皆さん、こんにちは。「野球つく★番長」の馬場です。

前回のコラムで、「セイバーメトリクス」に関して軽くふれました。
そして、最後に、現在、各所で使われています指標であるOPSやWHIPというものを今回の「野球つく」には 実装していることをご紹介して、〆めとしておりました。

今回は、この

「選手の評価指標」

であるデータの切り口の具体的な例をいくつかご紹介し、参考となる書籍などをご紹介したいと思います。

★OPS(On-base percentage Plus Slugging percentage)

野球ファンの方であれば、「そんなの知ってるよ」というくらいの有名な指標です。 日本では、最近まであまり馴染みではありませんでしたが、近年、海外で活躍する選手が増えてきた影響か、 Web系の打撃ランキングなどで見かけることが多くなりました。

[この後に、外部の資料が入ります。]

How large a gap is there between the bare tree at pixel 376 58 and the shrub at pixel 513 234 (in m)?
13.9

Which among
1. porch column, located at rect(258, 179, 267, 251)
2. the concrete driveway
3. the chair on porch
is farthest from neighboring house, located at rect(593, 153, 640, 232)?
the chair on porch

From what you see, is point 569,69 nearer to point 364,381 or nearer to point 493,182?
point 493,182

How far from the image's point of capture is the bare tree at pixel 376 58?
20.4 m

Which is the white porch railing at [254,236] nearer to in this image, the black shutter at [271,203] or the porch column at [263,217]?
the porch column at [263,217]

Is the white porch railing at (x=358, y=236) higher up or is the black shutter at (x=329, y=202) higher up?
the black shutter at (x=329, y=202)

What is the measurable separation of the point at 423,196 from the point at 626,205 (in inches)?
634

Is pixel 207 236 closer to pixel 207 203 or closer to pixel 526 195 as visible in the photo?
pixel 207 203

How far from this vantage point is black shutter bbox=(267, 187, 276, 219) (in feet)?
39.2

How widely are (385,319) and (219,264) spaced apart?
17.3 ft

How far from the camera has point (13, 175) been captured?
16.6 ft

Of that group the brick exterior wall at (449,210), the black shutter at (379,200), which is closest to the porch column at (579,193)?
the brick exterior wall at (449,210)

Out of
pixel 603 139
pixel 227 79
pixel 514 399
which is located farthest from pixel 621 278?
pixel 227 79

それじゃOPSというのは打者の評価指標なの? そうです。強打者をはかる最近ではかなりメジャーな指標です。

on-base … 出塁
slugging … 長打

をさします。そう、OPSとは、、、

OPS = 出塁率 + 長打率


であらわされる数字のことです。
ちなみに、

出塁率 = (安打+四球+死球)÷(打数+四球+死球+犠飛)
長打率 = 塁打数 ÷ 打数

であらわされます。
このOPSがなぜ有効な指標なのか?といいますと、「打率」がいくらよくてもそれだけで点をとってくれるわけでは ありません。本塁打をはじめとする長打がその値からだけではわからないからです。
また、マネーボール的に考えれば、四球1つも、単打1本も走者がいなければ同じことです。 どちらも、1塁に出塁することでしかないので。つまり、打者が得点(打点ではない)を生み出すためには、 出塁していなくてはいけない、ということになります。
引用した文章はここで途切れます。